** DIRECTIONS **
In the material from the line containing "Which object among" up to and including its final line, swap "appears furthest" for "seems farthest" and reproduce those lines with everything else unchanged.

** DATASET CONTENT **
★ ★ ★ ★ ★

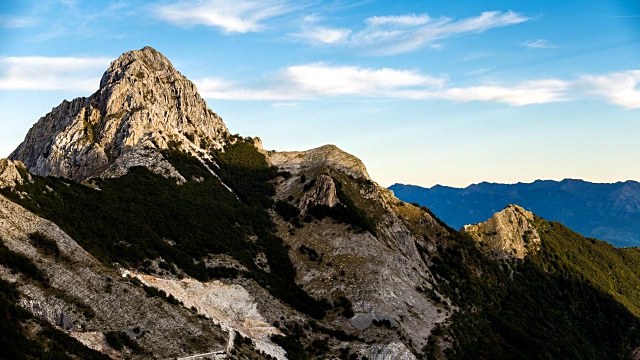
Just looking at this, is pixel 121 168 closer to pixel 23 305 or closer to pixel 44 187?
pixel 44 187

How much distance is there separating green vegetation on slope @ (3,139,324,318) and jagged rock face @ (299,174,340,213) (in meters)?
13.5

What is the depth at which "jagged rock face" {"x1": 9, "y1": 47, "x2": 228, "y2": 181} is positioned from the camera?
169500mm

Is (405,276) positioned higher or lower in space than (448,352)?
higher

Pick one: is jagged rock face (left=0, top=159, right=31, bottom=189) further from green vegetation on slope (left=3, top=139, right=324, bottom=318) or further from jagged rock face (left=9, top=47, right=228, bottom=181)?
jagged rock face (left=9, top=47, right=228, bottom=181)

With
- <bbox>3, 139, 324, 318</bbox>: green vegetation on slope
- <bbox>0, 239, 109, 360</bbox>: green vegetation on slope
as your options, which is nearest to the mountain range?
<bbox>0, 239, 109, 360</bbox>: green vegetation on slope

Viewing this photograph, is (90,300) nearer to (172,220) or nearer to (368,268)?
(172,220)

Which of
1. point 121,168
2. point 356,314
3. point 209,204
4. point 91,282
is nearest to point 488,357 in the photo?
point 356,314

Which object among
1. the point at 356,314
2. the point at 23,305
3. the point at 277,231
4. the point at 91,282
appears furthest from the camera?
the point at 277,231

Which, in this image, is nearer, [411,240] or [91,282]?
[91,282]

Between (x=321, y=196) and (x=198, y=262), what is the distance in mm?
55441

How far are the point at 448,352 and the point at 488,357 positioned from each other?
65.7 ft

★ ★ ★ ★ ★

** RESULT OF THIS EXERCISE **
Which object among
1. the point at 356,314
2. the point at 23,305
3. the point at 277,231
4. the point at 91,282
seems farthest from the camera?
the point at 277,231

Which, in this image, is nearer, [411,240] or [91,282]?
[91,282]

Between (x=321, y=196) and (x=198, y=262), what is the distance in mm?
55441

How far are the point at 448,352 and the point at 488,357 positioned from each other?
65.7 ft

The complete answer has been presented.